Aside from the irony of a labor union's calling for the application of the laws of capitalism while the owners sought to stifle it, there is little to amuse a fan about the dispute. There is no evidence that either side cares about the fact that most Americans think of baseball as a kind of public asset, like the national parks.
Instead, each side seems to be hunkering down for a long winter's war of attrition. The owners hope that a player strapped for a payment on the cabin cruiser or the chalet in Sun Valley, Idaho, will be more amenable to their point of view come February. The union thinks owners, deprived of the revenue that off-season ticket sales generate, will cave in. Meanwhile, the union has begun to make payments to its members from a $200 million strike fund. Neither side shows an inclination to blink.
At some point the owners may choose to impose their last offer, as is their right under the law. If few players break ranks, the owners could open their training camps to minor leaguers. That would lead to picket lines at spring training and charges of union busting by the Players Association. The issue would move to the courts. By then the 1995 season would be in guarded condition, and the game itself might be moved to intensive care.
Before that happens, the dispute will get a once-over in Congress, the body that can tinker with the exemption from antitrust laws granted to the sport by the Supreme Court. This week Texas Democrat Jack Brooks convenes the first of what are sure to be numerous committee hearings on the question of removing the exemption. Lest fans get their hopes up, they should realize that owners are not unduly worried about the prospect of losing the exemption. Congress prefers the stability of a status quo. Players, for their part, are not holding their breath.

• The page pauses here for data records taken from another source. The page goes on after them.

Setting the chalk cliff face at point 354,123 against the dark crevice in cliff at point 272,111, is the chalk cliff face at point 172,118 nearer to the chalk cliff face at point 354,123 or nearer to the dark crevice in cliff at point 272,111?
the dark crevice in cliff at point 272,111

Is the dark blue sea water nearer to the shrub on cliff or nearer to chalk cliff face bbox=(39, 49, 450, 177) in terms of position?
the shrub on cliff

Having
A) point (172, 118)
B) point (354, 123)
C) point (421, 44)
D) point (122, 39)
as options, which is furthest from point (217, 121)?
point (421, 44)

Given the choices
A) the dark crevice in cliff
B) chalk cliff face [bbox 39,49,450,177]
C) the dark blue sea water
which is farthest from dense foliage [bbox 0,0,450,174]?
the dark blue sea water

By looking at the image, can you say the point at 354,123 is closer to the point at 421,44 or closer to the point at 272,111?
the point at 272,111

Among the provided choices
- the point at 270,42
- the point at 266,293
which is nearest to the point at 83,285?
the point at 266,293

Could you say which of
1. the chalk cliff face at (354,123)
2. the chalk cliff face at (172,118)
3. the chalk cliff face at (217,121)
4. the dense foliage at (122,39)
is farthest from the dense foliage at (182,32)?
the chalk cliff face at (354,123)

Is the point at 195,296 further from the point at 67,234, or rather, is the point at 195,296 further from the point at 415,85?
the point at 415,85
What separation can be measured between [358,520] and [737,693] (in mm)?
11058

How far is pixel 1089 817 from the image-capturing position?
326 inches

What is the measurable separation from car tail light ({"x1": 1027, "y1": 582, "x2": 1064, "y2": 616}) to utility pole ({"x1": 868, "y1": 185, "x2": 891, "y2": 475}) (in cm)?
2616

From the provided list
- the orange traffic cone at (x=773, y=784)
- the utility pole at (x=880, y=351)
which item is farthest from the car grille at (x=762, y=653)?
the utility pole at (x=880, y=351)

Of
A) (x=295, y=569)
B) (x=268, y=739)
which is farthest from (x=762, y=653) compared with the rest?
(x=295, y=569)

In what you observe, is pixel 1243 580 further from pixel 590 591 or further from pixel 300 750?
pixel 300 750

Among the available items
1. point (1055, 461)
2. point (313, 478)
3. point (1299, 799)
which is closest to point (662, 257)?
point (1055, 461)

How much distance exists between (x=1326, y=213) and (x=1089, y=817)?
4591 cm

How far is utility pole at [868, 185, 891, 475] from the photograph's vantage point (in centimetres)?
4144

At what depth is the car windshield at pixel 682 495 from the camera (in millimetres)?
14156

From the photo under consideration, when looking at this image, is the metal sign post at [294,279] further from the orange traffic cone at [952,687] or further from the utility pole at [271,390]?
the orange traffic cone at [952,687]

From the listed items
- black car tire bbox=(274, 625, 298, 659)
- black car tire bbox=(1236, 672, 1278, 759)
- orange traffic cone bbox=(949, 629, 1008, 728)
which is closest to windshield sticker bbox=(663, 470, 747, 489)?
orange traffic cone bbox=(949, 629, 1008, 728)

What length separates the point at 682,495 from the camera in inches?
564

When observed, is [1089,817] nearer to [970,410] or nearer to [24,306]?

A more promising line, in the opinion of veteran auto negotiator Fraser, is to call for binding arbitration. "Public relations is very important during this next stage," he says. "If the owners reject the offer, the pressure is on them again to come up with something new. From the players' standpoint, the risk is that the third party could decide against the players."
However the strike is settled, fans will render the final verdict. Dodger pitcher Orel Hershiser believes they will come back. "I think if your favorite restaurant shuts down, you go back when it reopens because you like the food." Perhaps. Somebody in Boston last week appeared to have a different point of view. Under cover of darkness, this person snuck past security guards at Fenway Park and made off with home plate. What he left behind could serve as a haunting epitaph to an enterprise few think still worthy of being called the national pastime. It was an ugly hole in the ground.